Zanu-PF sources told the Mail & Guardian that Mugabe’s recent trips to Singapore for “medical checkups” had set alarm bells ringing in the party as there is no outright successor to take over from the long-time leader.

“The problem is that there is so much speculation about his health and it has been made worse because he hasn’t opened up to senior party members about it,” said a source who requested anonymity.

There is persistent speculation that Mugabe suffers from prostate cancer and that this is the reason for his monthly trips to the Asian country.

In Zambia earlier this month, at a Southern African Development Community troika summit, reports of Mugabe being wheeled around in a golf cart in the resort town of Livingstone fuelled rumours about his health.

A medical expert told the M&G that symptoms of prostate cancer included backache and swollen feet, which make walking difficult. Treatment would require at least monthly injections and consistent reviews by specialists.

Mugabe’s office has dismissed the speculation, insisting that his trips to Singapore have been for the removal of an eye cataract and, most recently, to accompany his sick wife Grace “who had slipped in the bathroom and injured herself”.

Increasingly in recent years Mugabe has shot down any talk of succession in Zanu-PF while insisting that “proper systems and procedures” must be followed in dealing with the issue. It has been construed to mean that he has no intention of relinquishing power. A “succession committee” appointed by Mugabe in 2009 disbanded without ever taking off.
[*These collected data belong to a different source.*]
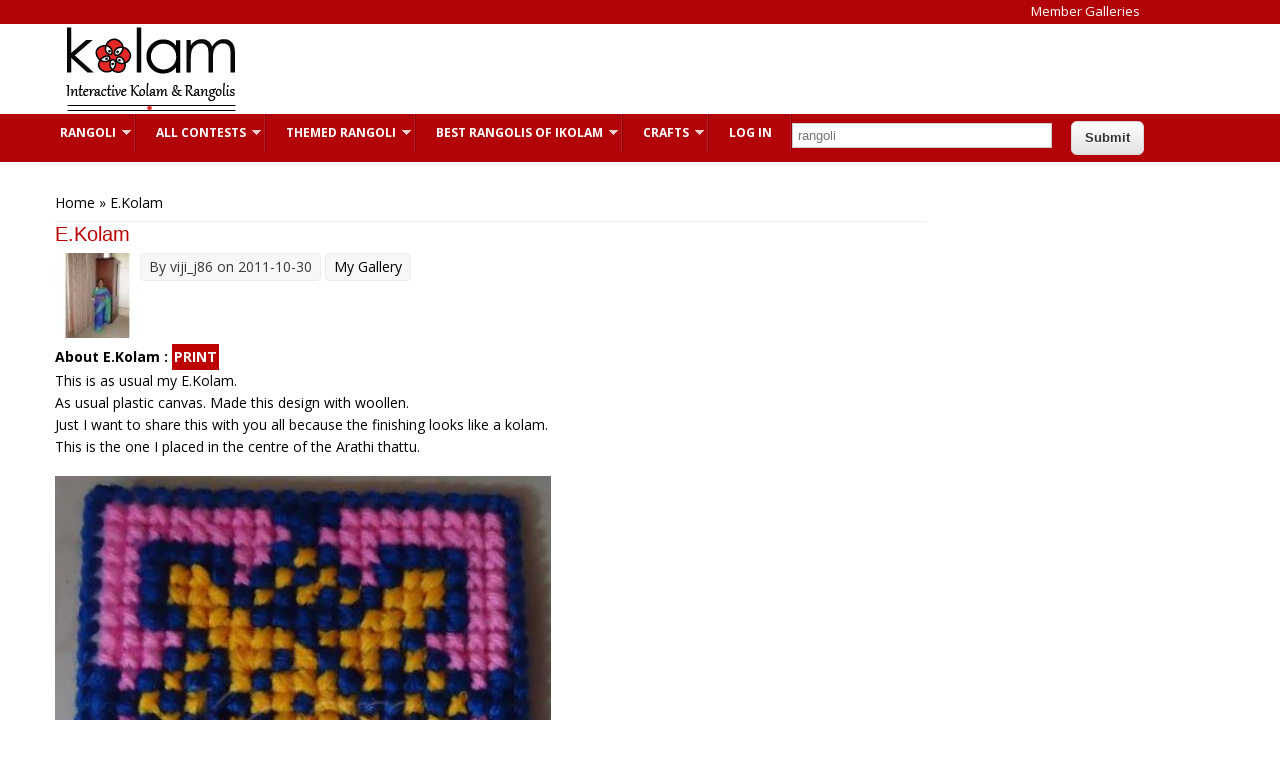

--- FILE ---
content_type: text/html; charset=utf-8
request_url: https://www.google.com/recaptcha/api2/aframe
body_size: 269
content:
<!DOCTYPE HTML><html><head><meta http-equiv="content-type" content="text/html; charset=UTF-8"></head><body><script nonce="3vdSMPN50WTgTxAOUUIuXQ">/** Anti-fraud and anti-abuse applications only. See google.com/recaptcha */ try{var clients={'sodar':'https://pagead2.googlesyndication.com/pagead/sodar?'};window.addEventListener("message",function(a){try{if(a.source===window.parent){var b=JSON.parse(a.data);var c=clients[b['id']];if(c){var d=document.createElement('img');d.src=c+b['params']+'&rc='+(localStorage.getItem("rc::a")?sessionStorage.getItem("rc::b"):"");window.document.body.appendChild(d);sessionStorage.setItem("rc::e",parseInt(sessionStorage.getItem("rc::e")||0)+1);localStorage.setItem("rc::h",'1768677591935');}}}catch(b){}});window.parent.postMessage("_grecaptcha_ready", "*");}catch(b){}</script></body></html>

--- FILE ---
content_type: application/javascript; charset=utf-8
request_url: https://fundingchoicesmessages.google.com/f/AGSKWxU-kSBem3tlUGki-FgDJ62CCjhSxKJQiLYIDO5CY7Nkhv3IXLdbSRMNiVLNV5T3OCuDw7JBUdUie6T4EC1CLKGUFhJHKbMA6hAJ9zGy7SMBL_CyWs_Nn35D7-EeuEaum3qYL2sLHoxSdGhc5pDHtUejDJfWio_HuIFyzxkRTOSDu_oQooVFUUdOqfIb/_/adscript?/ads.w3c./cads-min.js_adspace3._adlesse.
body_size: -1292
content:
window['77d77592-7ca8-4628-9338-c629ff65113e'] = true;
In spite of his stonewalling tactics, two factions in Zanu-PF have emerged, both jockeying to land the country’s top job.

One favours Deputy President Joyce Mujuru, seen as more liberal in outlook, more likely to adopt investor-friendly policies and willing to negotiate with the opposition Movement for Democratic Change. Pitted against her is Defence Minister Emmerson Mnangagwa, the hardliners’ choice.

The questions about Mugabe’s health have created a conundrum for Zanu-PF’s election campaign planners. Another Zanu-PF official, who also asked to remain anonymous, said: “It’s hard to plan the way forward. Will he really be able to cope with a busy political schedule?